Urgencias para perros
Un relato inédito de Jota Linares*
Víctor miró el gotelé de la pared y pensó que los moteles españoles eran muy decepcionantes, al menos en comparación con los de las películas americanas. De repente extrañó lo que tantas veces había visto en la pantalla pero nunca en la vida real: el papel pintado, la televisión vieja que solo funcionaba con monedas y una ventana que debería estar cubierta con una cortina apolillada desde donde se vería un parking lleno de coches con secretos y una máquina de hielo. Eso haría la escena más interesante, desde luego, pero él sólo podía contar con una habitación normal, insultantemente normal y vulgar, con una cama normal y vulgar, una televisión normal y vulgar y una pared blanca, normal, vulgar y hortera por culpa de un gotelé hecho con muy mala leche. Eso era lo que tenía, ni siquiera podía contar con un plan para huir a través de la Ruta 66, solo le quedaba la Nacional Córdoba-Madrid y su viejo Fiat Punto verde.
El móvil vibró sobre la mesita de noche y se desplazó varios centímetros hacia Víctor para reclamar ruidosamente su atención con cinco letras: Jaime. Descolgó y esperó la voz infantil que al otro lado le gritó eufórico que Wendy había salido bien de la operación y se recuperaría pronto. “Le han puesto una embudo enorme alrededor del cuello, está muy graciosa, parece la Lady Gaga perruna”. Víctor sonrió tras la ocurrencia de su hermano pequeño delante del espejo normal y vulgar de la habitación, que le devolvió su propia imagen. Se dio cuenta de que su boca sonreía y dejaba una abertura entre sus labios lo suficientemente grande como para que se colaran sus lágrimas. Le supieron a sal y se acordó de las palomitas de microondas extrasaladas que su hermano y él devoraban en el sofá mientras veían una y otra vez Los Goonies. Jaime llegó a aprenderse los diálogos de memoria cuando tuvieron que mudarse a casa de la abuela Carmen, después de aquella visita de la policía a las cinco de la mañana.
Víctor por entonces tenía 20 años, pero desde el momento en que abrió la puerta y vio cómo aquel hombretón de casi dos metros le retiraba la mirada supo que a sus padres les había pasado algo malo. Muy malo. Que se había acabado la fiesta para ellos. Lo primero que pensó fue: “Qué putada tener un trabajo donde debes ir a decirles a unos críos que sus padres están aplastados en alguna cuneta”. A veces el cerebro piensa cosas raras. Él sabía que le iban a decir algo terrible, pero primero pensó que hay trabajos, como el de ese policía, que son una puta mierda. Después llegaron las cajas de mudanza, la casa de la abuela con olor a vainilla y lejía y las noches en vela de Jaime, que solo se tranquilizaba viendo Los Goonies mientras notaba la respiración del pecho de Víctor debajo de su oreja. Y llegó también Wendy, la labradora mestiza de color negro que, milagrosamente, había sobrevivido al accidente en el coche de sus padres. Venían de recogerla en la perrera como regalo para el cumpleaños de Jaime y le habían atado al cuello una nota en papel verde –el color favorito del crío– que la policía encontró manchada con la sangre de la madre: “Feliz cumpleaños, mi vida. Prométeme que la cuidarás siempre, como yo a ti”. Siempre, siempre… Esa es una palabra rara cuando es lo último que escribe alguien en su vida.

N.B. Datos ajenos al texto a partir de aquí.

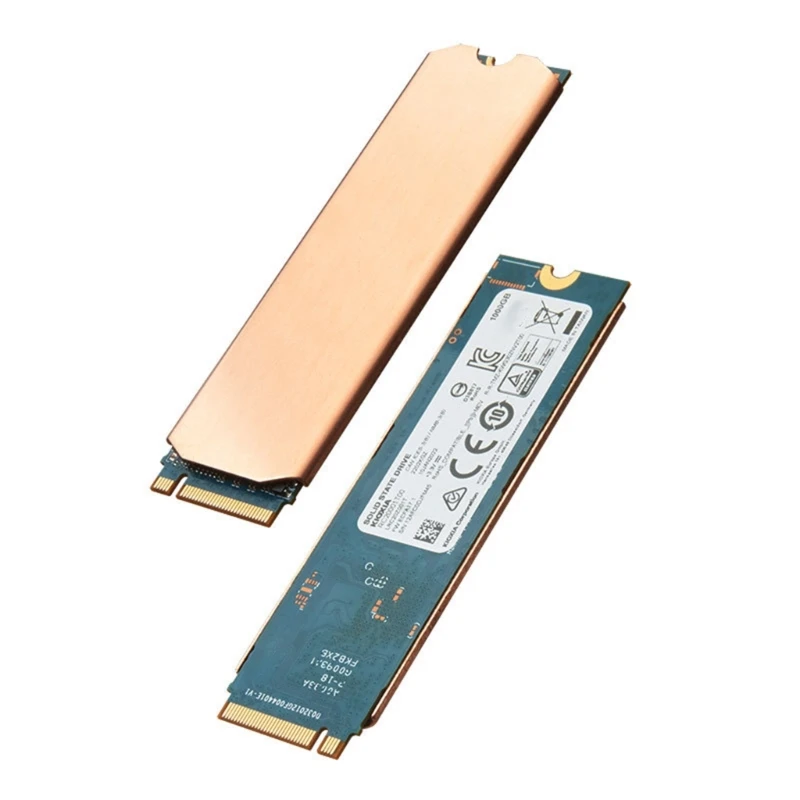 SteamDeck 게임용 F3MA 방열판 M2SSD 2230 2242 2280 SSD 구리 라디에이터 패드 TN30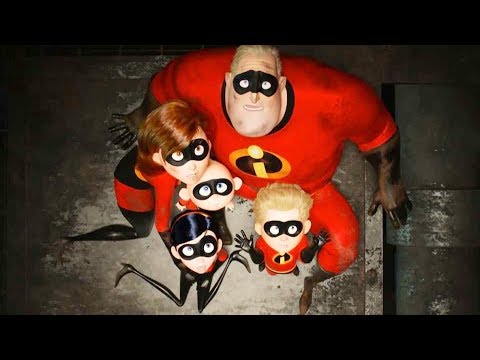 あのヒーロー家族が新たなミッションに/映画『インクレディブル・ファミリー』予告編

Víctor se levantó de la cama normal y vulgar del hotel y fue al baño normal y vulgar. La ropa que se había quitado esa mañana seguía tirada en el rincón, arrugada, con la camisa debajo de los pantalones en un inútil intento de que no se viera la sangre que la salpicaba. No había nadie más allí que la pudiera ver, pero se sentía mal si la notaba, e imitó a Wendy cuando quería esconderse después de mearse sobre la alfombra. La perra metía la cabeza en un lugar oscuro y hacía como que los demás no la veían. “Si tú no lo ves, los demás tampoco lo hacen”, puede que pensara el animal. “Si haces como que la camisa salpicada con la sangre de la cabeza del padre de Sandra no existe, nada malo ha pasado”, puede que pensara él.